The incentive compensation and bonus restrictions do not apply to “any bonus payment” that is required to be paid under a “written employment contract” that is executed on or before February 11, 2009. The 2009 Recovery Act charges the secretary of the Treasury or a designee to determine what constitutes a “valid employment agreement” for this purpose. Presumably this restriction will apply not only to bonuses accrued under nonqualified deferred compensation plans but also bonus opportunities required to be provided under employment agreements.

Unlike the legislative proposal by Senator Claire McCaskill that would have imposed a $400,000 limit on total annual compensation, which is the annual amount of compensation earned by the president of the United States, the 2009 Recovery Act does not expressly limit how much can be paid to an executive in the form of salary or other employee benefits. While bank executives have historically been paid most of their annual cash compensation in the form of annual bonuses, the 2009 Recovery Act provides an incentive for TARP recipients that will not be able to accelerate repayment of TARP financial assistance to reconsider that practice.

No Incentives for “Unnecessary and Excessive Risks” or Earnings Manipulation

Similar to EESA, the 2009 Recovery Act requires that all TARP recipients not establish incentives for named executive officers to take “unnecessary and excessive risks” that would threaten the entity’s value during the TARP Restriction Period. The 2009 Recovery Act also incorporates an earlier legislative proposal to require rules that prohibit any arrangement that “would encourage manipulation of reported earnings” of the TARP recipient to increase the compensation to any of its employees. While the exact scope of this provision remains to be seen, its importance has been somewhat muted because of the prohibitions against incentive compensation and bonuses during the TARP restriction period.

No Golden Parachutes

The 2009 Recovery Act prohibits any “golden parachute payment” to a named executive officer or any of the next five most highly compensated employees. A “golden parachute payment” for this purpose is defined to include “any payment . . . . for departure from a company for any reason, except for payments for services performed or benefits accrued.” EESA had defined a “golden parachute” with reference to the rules under Section 280G of the Internal Revenue Code, which would have allowed for severance benefits up to three times the executive’s base compensation (i.e., taxable compensation for five years prior to the year of severance) less $1. Unlike the incentive compensation restriction described above, there is no grandfathering restriction for severance arrangements that were previously permissible under EESA (or the Obama administration guidance on February 4, 2009). It remains unclear whether a TARP recipient can pay amounts for post-termination obligations (such as a non-compete or non-solicitation covenant) without violating this restriction.

__COLLECTED MATERIAL__

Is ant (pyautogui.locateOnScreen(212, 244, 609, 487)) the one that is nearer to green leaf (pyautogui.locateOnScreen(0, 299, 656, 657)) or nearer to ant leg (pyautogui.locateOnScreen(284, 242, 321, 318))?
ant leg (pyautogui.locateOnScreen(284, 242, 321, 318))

__TASK DIRECTIONS__
In the text on TARP executive pay rules, retype the part that begins at the words "Similar to EESA, the" and ends after the words "bonuses during the TARP restriction period.".

__ANSWER TO THIS TASK__
Similar to EESA, the 2009 Recovery Act requires that all TARP recipients not establish incentives for named executive officers to take “unnecessary and excessive risks” that would threaten the entity’s value during the TARP Restriction Period. The 2009 Recovery Act also incorporates an earlier legislative proposal to require rules that prohibit any arrangement that “would encourage manipulation of reported earnings” of the TARP recipient to increase the compensation to any of its employees. While the exact scope of this provision remains to be seen, its importance has been somewhat muted because of the prohibitions against incentive compensation and bonuses during the TARP restriction period.